Slowly but surely the biological bond that has made both Beverly and Elliot Mantel successful in life begins to erode, as the introverted element in this equation falls to Genevieve (Britne Oldford), a television actress seeking treatment. This drives a wedge between the identical twins as Beverly’s affections are channeled elsewhere for the first time.

However, if the driving force behind Dead Ringers were focused solely on sibling rivalry, audiences would only make it through an hour of this six-part series. Composed clichés and formulaic storytelling would override all the good work presented in that opening, but thankfully Alice Birch, among others, takes the storytelling into uncharted waters, tackling ethical and moral dilemmas that widen the playing field.

To know more: News on Sky Cinema/NOW in April

Gene editing in the embryonic stage is discussed, as are ramblings about delaying menopause, before these guests dive into a debate about abortion.

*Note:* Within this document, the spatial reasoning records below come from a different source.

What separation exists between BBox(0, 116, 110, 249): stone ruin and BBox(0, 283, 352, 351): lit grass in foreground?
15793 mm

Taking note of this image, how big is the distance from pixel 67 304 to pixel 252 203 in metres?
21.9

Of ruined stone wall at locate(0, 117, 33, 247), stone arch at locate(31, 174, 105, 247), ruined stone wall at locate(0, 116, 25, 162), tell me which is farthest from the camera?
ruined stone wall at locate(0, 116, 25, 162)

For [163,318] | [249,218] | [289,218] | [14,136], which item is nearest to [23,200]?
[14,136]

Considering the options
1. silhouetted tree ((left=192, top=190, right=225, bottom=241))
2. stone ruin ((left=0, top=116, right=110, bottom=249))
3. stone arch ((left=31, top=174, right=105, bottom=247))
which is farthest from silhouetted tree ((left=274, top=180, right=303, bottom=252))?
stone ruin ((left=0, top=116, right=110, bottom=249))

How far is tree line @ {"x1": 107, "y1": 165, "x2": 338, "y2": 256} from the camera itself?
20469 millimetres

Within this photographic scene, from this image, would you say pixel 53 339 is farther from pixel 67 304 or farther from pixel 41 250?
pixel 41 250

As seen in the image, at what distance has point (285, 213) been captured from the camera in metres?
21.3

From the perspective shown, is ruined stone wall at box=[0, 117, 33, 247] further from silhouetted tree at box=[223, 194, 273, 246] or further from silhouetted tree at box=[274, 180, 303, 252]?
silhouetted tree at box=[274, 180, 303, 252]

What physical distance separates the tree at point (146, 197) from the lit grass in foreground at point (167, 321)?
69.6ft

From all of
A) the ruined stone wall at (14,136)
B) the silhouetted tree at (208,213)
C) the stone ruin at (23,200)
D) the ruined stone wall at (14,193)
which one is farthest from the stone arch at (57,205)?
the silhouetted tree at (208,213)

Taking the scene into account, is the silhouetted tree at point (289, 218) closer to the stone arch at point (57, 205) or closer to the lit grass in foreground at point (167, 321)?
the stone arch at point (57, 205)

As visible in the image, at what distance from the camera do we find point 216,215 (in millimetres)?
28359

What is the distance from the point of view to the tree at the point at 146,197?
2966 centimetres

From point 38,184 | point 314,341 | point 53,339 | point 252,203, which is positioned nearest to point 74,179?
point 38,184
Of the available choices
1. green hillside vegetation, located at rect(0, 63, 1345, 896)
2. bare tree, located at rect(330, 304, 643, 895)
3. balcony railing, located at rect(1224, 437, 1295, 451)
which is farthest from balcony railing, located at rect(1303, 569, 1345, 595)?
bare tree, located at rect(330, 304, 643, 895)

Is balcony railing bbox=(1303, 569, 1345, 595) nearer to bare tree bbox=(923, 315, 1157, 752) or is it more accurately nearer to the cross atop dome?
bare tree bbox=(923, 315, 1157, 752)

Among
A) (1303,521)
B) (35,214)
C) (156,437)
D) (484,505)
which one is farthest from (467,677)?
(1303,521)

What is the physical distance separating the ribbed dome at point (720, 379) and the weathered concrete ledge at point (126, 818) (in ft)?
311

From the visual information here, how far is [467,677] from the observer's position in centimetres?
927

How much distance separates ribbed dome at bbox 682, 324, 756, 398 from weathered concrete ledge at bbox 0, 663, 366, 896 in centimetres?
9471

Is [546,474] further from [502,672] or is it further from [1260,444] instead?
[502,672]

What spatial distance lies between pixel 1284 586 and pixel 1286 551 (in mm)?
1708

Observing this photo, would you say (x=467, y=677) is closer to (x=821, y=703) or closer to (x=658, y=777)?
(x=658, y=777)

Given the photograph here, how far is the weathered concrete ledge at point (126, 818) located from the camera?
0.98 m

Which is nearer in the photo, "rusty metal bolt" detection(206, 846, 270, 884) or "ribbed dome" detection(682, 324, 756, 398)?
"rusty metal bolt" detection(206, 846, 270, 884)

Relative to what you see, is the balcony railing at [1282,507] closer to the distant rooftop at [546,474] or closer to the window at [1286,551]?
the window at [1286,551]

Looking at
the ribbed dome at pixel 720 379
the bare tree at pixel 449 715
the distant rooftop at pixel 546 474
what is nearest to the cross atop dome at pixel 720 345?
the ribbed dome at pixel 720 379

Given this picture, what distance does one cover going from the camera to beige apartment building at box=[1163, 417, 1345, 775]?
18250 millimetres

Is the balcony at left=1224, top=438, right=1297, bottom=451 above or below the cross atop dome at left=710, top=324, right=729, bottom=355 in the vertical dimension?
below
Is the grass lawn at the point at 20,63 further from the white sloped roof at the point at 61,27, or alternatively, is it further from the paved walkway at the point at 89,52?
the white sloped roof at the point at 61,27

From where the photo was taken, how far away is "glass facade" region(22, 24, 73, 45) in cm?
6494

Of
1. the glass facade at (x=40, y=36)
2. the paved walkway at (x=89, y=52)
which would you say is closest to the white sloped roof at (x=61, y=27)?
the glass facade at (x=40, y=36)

Having all of this happen at a dinner party where the host serves the horse will tell the audience everything they need to know about the people who eat.

Beverly (Rachel Weisz) in Dead Ringers.  (First video)

Beverly (Rachel Weisz) in Dead Ringers. (First video)

Beyond the unflinching depiction of childbirth assaulting the senses in that initial episode combined with some inspired introductions, this dinner table scene will literally turn the tables on any future expectations.

With tinges of Stanley Kubrick’s A Clockwork Orange bleeding through the soundtrack, through a combination of isolated anarchy and super-rich shenanigans – this is when Dead Ringers becomes a completely different animal.

To know more: New on Disney+ in April

Any amount of sophistication that had been established through character, dialogue, or storytelling is elevated as this series transitions into a piece of social commentary. What remains fascinating about Dead Ringers from that point on comes down to how it manages to keep the momentum going, keeping all those topics flying and maintaining the sheen of a mainstream show.

With outstanding support from the likes of Jeremy Stamos (Joseph), Emily Meade (Susan) and Allyson Kloster (McKenzie), this series successfully revels in the essence of Cronenberg, before taking that inspiration and bringing it to ten .

Dead Ringers is something very original but and without a doubt, in 2024, Rachel Weisz will be in contention for awards.

Dead Ringers is available to stream from April 21 on Prime Video.